Activity 1:
In the scraped caption listing, switch "Boulevard" to "Blvd" and write out every line again with nothing else altered. Leave the picture markers out of your answer.

Source extract:
BEGIN

We witnessed greatness on Thursday night

Division Series - Los Angeles Dodgers v Washington Nationals - Game Five Photo by Patrick Smith/Getty Images

This is why we watch sports.

In a game that felt so much longer than its four hours and thirty-two minutes, more than forty players took the field. There were fifteen hits, seven runs, eleven pitching changes, and a twelfth pitcher serving as a pinch-runner. In one of the most evenly matched playoff series in recent memory, the Dodgers and Nationals went down the edge of the abyss and stared in together. It was Dave Roberts and the Dodgers who emerged.

Game five of this series figured to be one of the best games of the postseason before it even started. Max Scherzer, one of the titan pitchers of our time, against the dumbfounding and improbable Rich Hill (of 2015 independent ball fame), for the right to roll the dice against the generational Cubs. The game meant the right to attempt to climb an even taller mountain. It felt like the last game of the World Series.

END

Scraped caption text data:
BEGIN

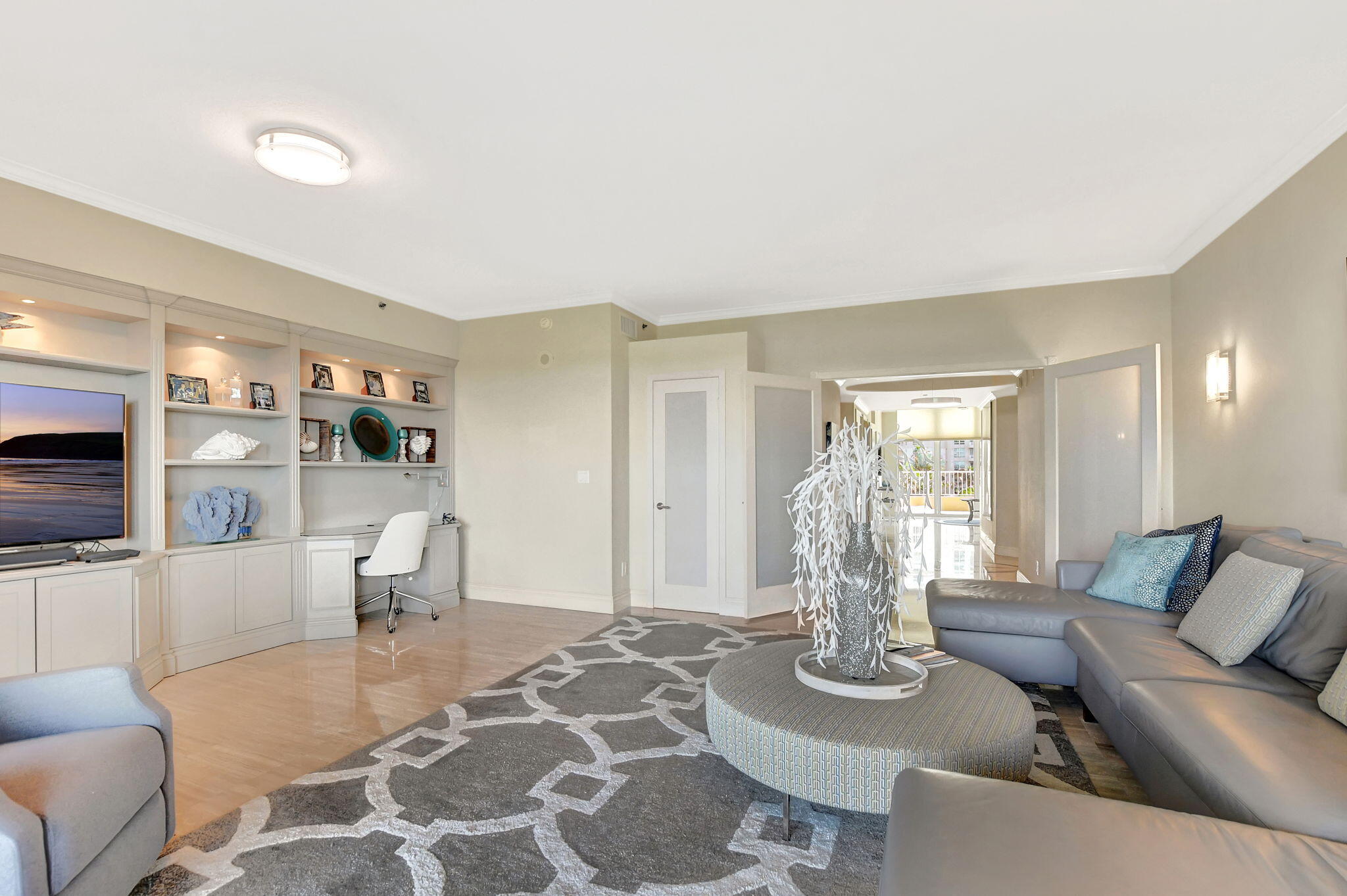 3720 S Ocean Boulevard 507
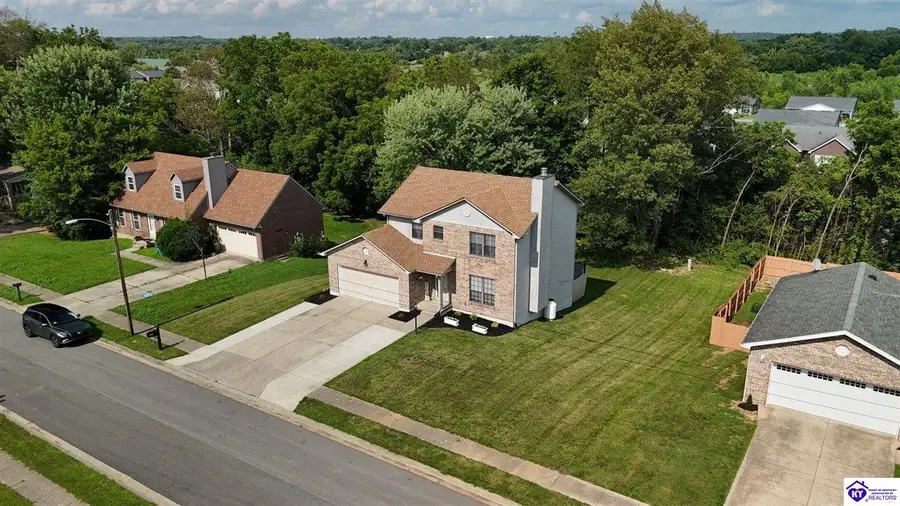 409 College View Drive, Elizabethtown, KY 42701 - #2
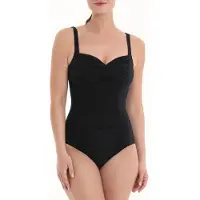 Anita Badpak Michelle | Maat: 46B | Kleur: Zwart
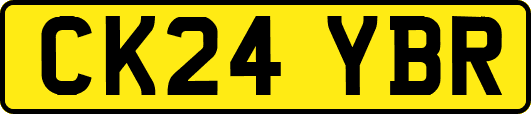 CK24YBR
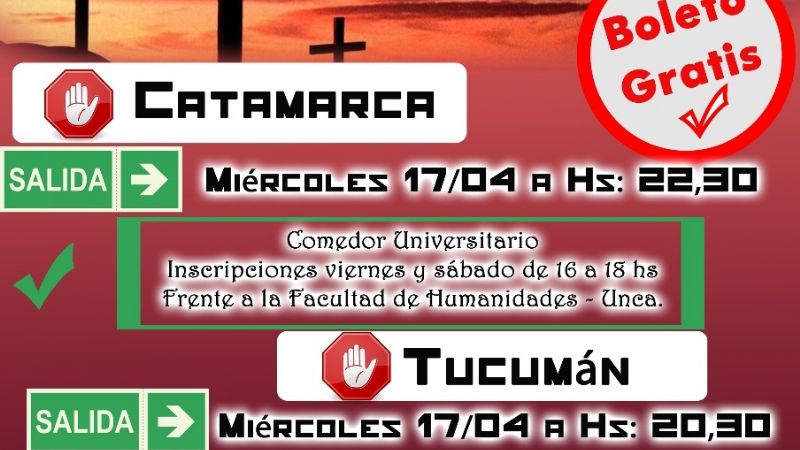 Transporte gratis para estudiantes sanjoseños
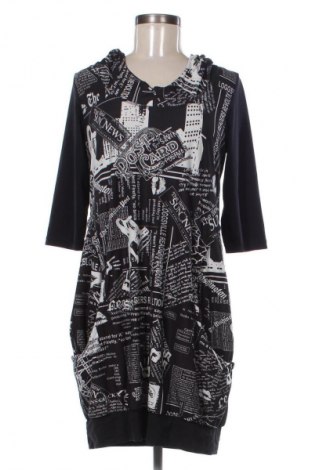 Sukienka Unbranded, Rozmiar M, Kolor Kolorowy, Cena 22,99 zł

END

Activity 2:
From the article on the Dodgers–Nationals Game Five, quote the stretch from "This is why" through "the World Series." word for word.

Exercise answer 1:
 3720 S Ocean Blvd 507
 409 College View Drive, Elizabethtown, KY 42701 - #2
 Anita Badpak Michelle | Maat: 46B | Kleur: Zwart
 CK24YBR
 Transporte gratis para estudiantes sanjoseños
 Sukienka Unbranded, Rozmiar M, Kolor Kolorowy, Cena 22,99 zł

Exercise answer 2:
This is why we watch sports.

In a game that felt so much longer than its four hours and thirty-two minutes, more than forty players took the field. There were fifteen hits, seven runs, eleven pitching changes, and a twelfth pitcher serving as a pinch-runner. In one of the most evenly matched playoff series in recent memory, the Dodgers and Nationals went down the edge of the abyss and stared in together. It was Dave Roberts and the Dodgers who emerged.

Game five of this series figured to be one of the best games of the postseason before it even started. Max Scherzer, one of the titan pitchers of our time, against the dumbfounding and improbable Rich Hill (of 2015 independent ball fame), for the right to roll the dice against the generational Cubs. The game meant the right to attempt to climb an even taller mountain. It felt like the last game of the World Series.